L'histoire :
De nos jours, en répétition d'une pièce de théâtre, Aziz incarne un enfant d’un pays en guerre qui a perdu toute sa famille. Mais le sujet est trop fort pour lui. Il quitte la salle de théâtre bouleversé et redevient celui qu'il est vraiment, Amed. Jadis, Amed et son frère jumeau Aziz jouent tranquillement dans les montagnes avec leur cerf-volant, lorsqu'un missile atterrit chez leurs grands-parents. Avec leurs parents, ils découvrent dans les débris les corps inanimés de leurs aïeux. Ils les enterrent le lendemain dans l’orangeraie familiale. Ils reçoivent alors la visite d’un groupe d’hommes. Soulayed, le chef, recrute des jeunes hommes pour les sacrifier, tels qu’Halim présent parmi eux. Ce dernier se fera exploser le lendemain dans un bus bondé « d’ennemis ». Soulayed leur explique le plan : le sacrifice qu’ils doivent accomplir à leur tour au nom de Dieu. Car Aziz a un problème de santé, il a peu d’espérance de vie. Malgré le verdict, leur père choisit Amed, leur fils en bonne santé, pour ne pas offenser Dieu. Néanmoins, la mère refuse de perdre ses deux fils et supplie son fils Amed de convaincre son frère Aziz de porter la ceinture d’explosifs à sa place. Un matin, Soulayed vient chercher un petit garçon de neuf ans, lui installe un détenteur sur la ceinture d’explosifs, qu’il aura préalablement mise autour de son ventre. Il emmène ce gamin par la main en haut de la montagne pour lui montrer le chemin qui le conduira vers Dieu. Ce petit garçon se rend à pied dans un camp de réfugiés, qu’il pense être rempli de soldats ennemis, pour se faire exploser et tuer les innocents qui l’entourent. Son frère devra vivre avec cette douleur dans ses entrailles, la culpabilité d’avoir laissé partir son frère à sa place et de l’avoir perdu à tout jamais. Il va s’en rendre malade. Plus tard, il trouvera le théâtre comme moyen de crier sa rage. Y parviendra-t-il ?
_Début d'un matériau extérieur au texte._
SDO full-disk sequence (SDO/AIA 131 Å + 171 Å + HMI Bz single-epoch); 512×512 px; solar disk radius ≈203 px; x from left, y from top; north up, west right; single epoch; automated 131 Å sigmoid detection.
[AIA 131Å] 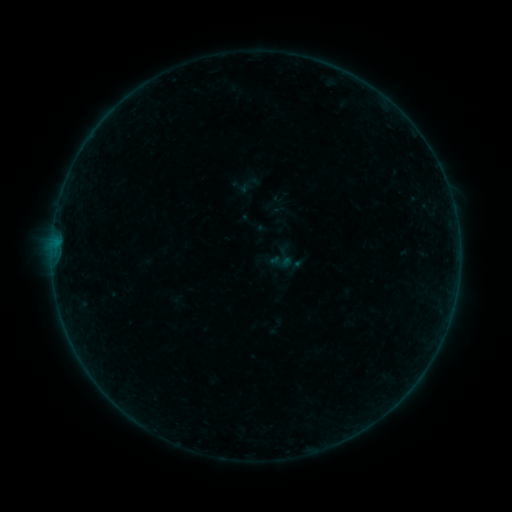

Ce qu'on en pense sur la planète BD :
L’orangeraie est adapté du roman éponyme paru en 2013 aux éditions Alto. Ce court récit a été écrit par le dramaturge québécois Larry Tremblay, qui a acquis sa petite renommée en remportant de nombreux prix littéraires – notamment avec le succès de l’Orangeraie, qui a été traduit en 23 langues. L'auteur belge Pierre Lecrenier a précédemment déjà collaboré avec Larry Tremblay, lors de l'adaptation de sa pièce de théâtre Le Garçon au visage disparu (2021). Ils signent ici ensemble une magnifique adaptation littéraire. Le graphisme est assez brut, moins détaillé que dans leur dernière collaboration. Néanmoins, le découpage est subtil. Il y a peu de dialogues, pourtant tout est dit, tout transperce : l’amour, la peur, la honte et la guerre. L’orangerais immuable, d’une beauté sans nom, d’une odeur douce, entoure ces personnages qui vivent le pire, l’inhumain, l’indicible. Le propos souligne l’absurdité de ces hommes, entourés pourtant de beauté et de richesse, qui vont chercher l’inacceptable au nom d’un être invisible. Tous ces enfants innocents qui ne demandent qu’à jouer et qui se retrouvent enrôlés pour une mission morbide. Cette bande dessinée résonne malheureusement avec l’actualité.